Today’s Supreme Court ruling is a resounding affirmation of the supremacy of Parliament over the executive, a case I argued when the illegal prorogation was announced.

How this man (the blustering buffoon) can now remain Prime Minister is difficult to see (he’s been found to have acted unlawfully, and, by implication, lied to the Queen and hence involved her in Politics) but doubtless he’ll try.

Just imagine the meltdown in certain quarters if Jeremy Corbyn – or any Labour PM – had been found to have acted in such a way. All those present deniers of the right of the courts to comment on, or judge, the matter would be lauding a decision like this to the skies, demanding that Parliament be respected and calling for that PM’s resignation. (I suspect, if he or she then failed to do so their reaction would go even further, calls for arrest at the very least.)
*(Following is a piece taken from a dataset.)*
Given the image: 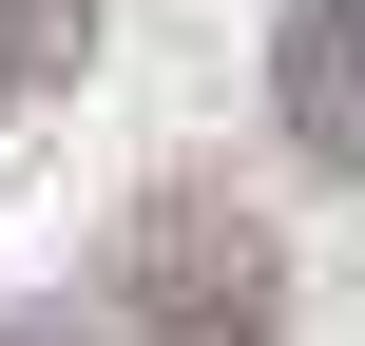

So Boris Johnson has now been exposed as, in effect, a criminal. He won’t do the decent thing, though. All his life he has been shielded from the consequences of his actions, either by his Daddy’s money or the complicity and indulgence of those around him (Daily Telegraph I’m looking at you.) As a result he thought he could get away with anything and obviously felt he was above the law. Judging by his response to the judgement in a TV interview given in New York today he still doesn’t think he’s done anything to be ashamed of. But then shame is beyond him.

As soon as this apology for a PM (my apologies to apologies for comparing him to them) disappears from public life the better it will be for us all.

Nothing will have been resolved, but at least we may get someone who cares for the institutions of government to replace him.